South Africa has promised another R5 billion capital injection to help its struggling state airline meet urgent financial obligations, the CEO of South African Airways (SAA) said on Thursday.
SAA has not generated a profit since 2011 and has already received state guarantees totalling nearly R20 billion. It needs the money to help pay debts and prop up the business as it implements a turnaround plan.
The promise of more government cash comes after SAA chief executive Vuyani Jarana told parliament in April that the firm needed the capital injection “now”.
“Government has committed to inject another R5 billion into SAA. Part of that R5 billion we will repay some of the creditors, suppliers, then the balance will support us for working capital until around October/November,” Jarana told Reuters in an interview.
The Treasury said it would follow its normal budgetary process, which entails seeking cabinet approval.
“The outcome of this process is expected to be finalised in time for the 2018 MTBPS (Medium-Term Budget Policy Statement),” the Treasury said.

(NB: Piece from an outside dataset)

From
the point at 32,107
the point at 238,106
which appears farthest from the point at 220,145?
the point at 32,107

The MTBPS is usually presented to parliament in October.
Jarana said that while waiting for the funds, the company would negotiate for some breathing space with lenders.
“If Treasury needs a certain period of time to do this, lets say up to September, between now and then, we are negotiating with lenders to give us a bridging facility on the back of that commitment,” he said.

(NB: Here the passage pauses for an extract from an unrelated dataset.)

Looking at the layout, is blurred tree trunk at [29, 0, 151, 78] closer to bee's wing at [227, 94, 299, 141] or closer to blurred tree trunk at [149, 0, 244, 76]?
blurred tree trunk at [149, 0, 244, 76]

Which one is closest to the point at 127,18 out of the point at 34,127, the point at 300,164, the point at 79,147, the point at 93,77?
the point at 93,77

SAA is regularly cited by ratings agencies as a drain on the government purse, but the Treasury is hopeful that new executive leadership led by Jarana, a former executive at telecoms company Vodacom, would return the airline to profitability.

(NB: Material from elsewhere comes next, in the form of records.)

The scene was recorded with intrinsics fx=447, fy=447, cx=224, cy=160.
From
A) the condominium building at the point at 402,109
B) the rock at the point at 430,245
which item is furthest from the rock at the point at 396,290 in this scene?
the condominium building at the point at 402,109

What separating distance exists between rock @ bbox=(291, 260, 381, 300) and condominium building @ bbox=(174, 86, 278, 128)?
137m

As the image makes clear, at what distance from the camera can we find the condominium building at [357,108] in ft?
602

The government has said that SAA needs an equity partner to pump money into the company to address its liquidity crisis and to help with the implementation of a turnaround plan.
The airline was looking at several measures to cut costs and Jurana said reducing the current workforce of about 10 000 people was “inevitable”.
“Whether it’s pilots, cabin crew, administration, we are going to rationalise the workforce. It’s an unavoidable thing. We have been talking to trade unions about how we work together,” Jarana said.
“The first priority for me is job preservation, how do you find alternative jobs for people as a starting point before you go into the hard issues of retrenchments.”
Jarana said the company hopes to break even in three years time and “there onwards, everything else equal, it will be able to start paying for its own operations in terms of positive cash flows”.